Доктор сунул ногу между створами.
– У меня есть средство против чумы, скажи это своему господину.
Дверь приоткрылась больше, показалась растрепанная голова с острым носом. В глазах было недоверие.
– Ты дурак или...
– В руке сверкнула пика.
Доктор отскочил, но не сдался.
– Я думал, князь не захочет, чтобы его дочь умерла, - сказал он и повернулся, словно уходя.
Слуга нерешительно глядел ему вслед, потом окликнул:
– Погоди, я скажу о тебе.
Князь был уже стариком, утомленным, закутанным в длинную парчовую одежду, расшитую золотом. На тяжелом столе стояла чаша, в которой дымилось вино. На лбу у князя лежал компресс, пахнувший уксусом.
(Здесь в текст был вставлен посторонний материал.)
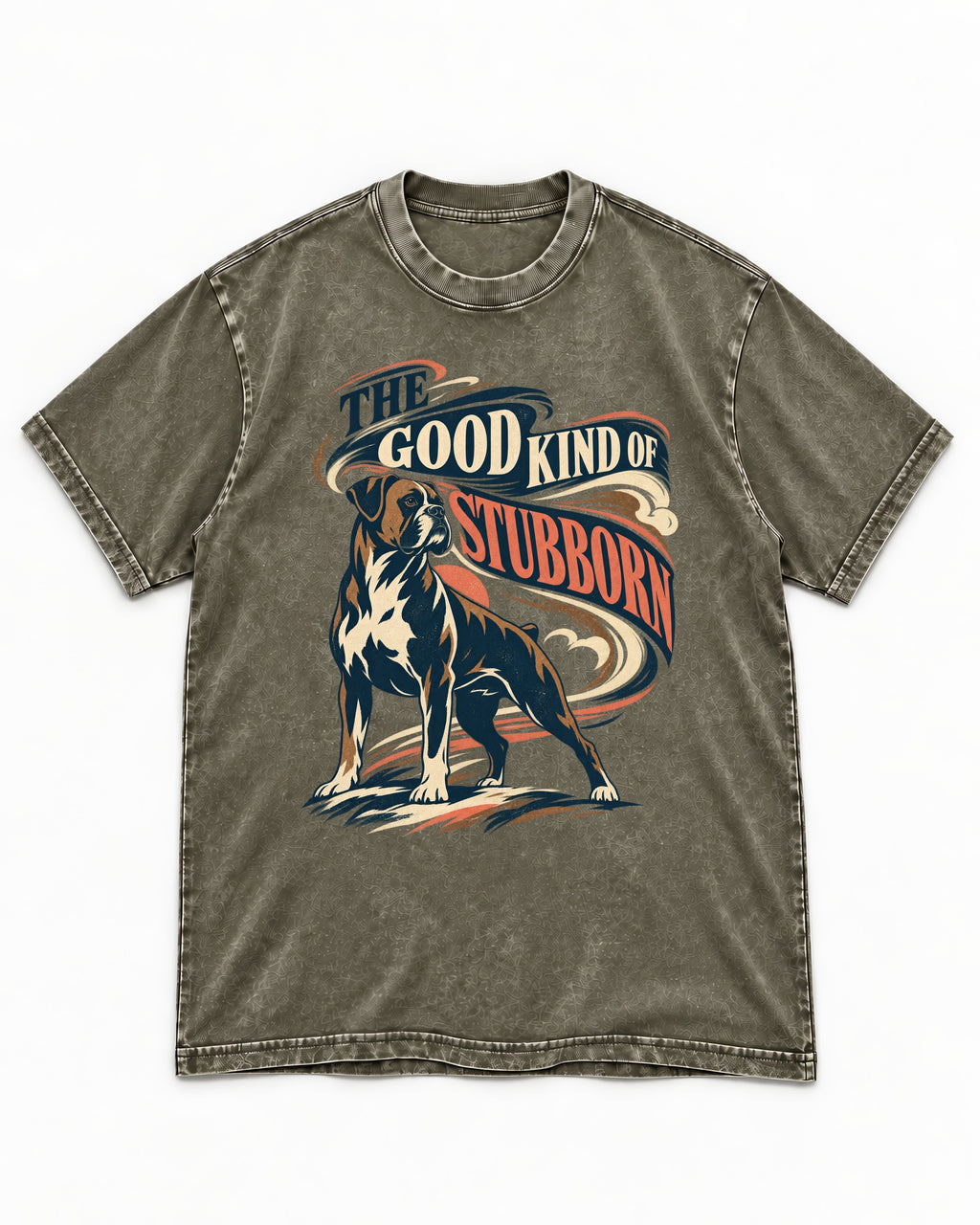 Boxer The Good Kind of Stubborn Washed Tee in Army Green, flat lay product photo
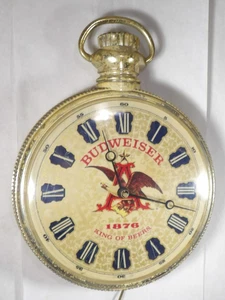 Vintage 1960s Budweiser Beer Lighted Grandfather Watch Wall Clock Sign Works - Picture 1 of 8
– Если ты говоришь правду, - медленно произнес он, - то получишь все, чего пожелаешь. Если нет, тебя будут клевать вороны на Виселичной горе. Итак?
Доктор улыбнулся.
– Я не боюсь.
Князь смотрел на него, медленно гладя бороду, иногда нюхая губку, смоченную в уксусе.
– Дочь заболела перед полуднем, она горит как огонь и бредит... Отец Ангелик дал ей последнее помазание. Ты хочешь попытаться?
– Веди меня к ней, - ответил Фауст.
Тонкая игла шприца слегка прикоснулась к восковой коже; по мере того как по ней струилась серебристая жидкость, под кожей вырастало овальное вздутие. Доктор разгладил его и обернулся к князю.
– Теперь она уснет, - сказал он.
– Через час жар у нее прекратится, но до вечера она должна спать. Она выздоровеет.
Взгляды присутствовавших следили за ним с суеверным страхом, его уверенность убеждала. Ему верили, как он верил Мефи, но шаги стражи перед запертой дверью комнаты, в которую его потом ввели, отзывались в душе тревогой. В конце концов у врага есть тысячи путей, и замыслы его коварны. Время шло, а в душе у Фауста угрызения совести сменялись страхом. Он беспокойно вертел в руках яйцеобразный предмет из голубоватого сияющего вещества; нажав красную кнопку на его верхушке, можно было вызвать Ужасного... но доктор не смел ее нажать.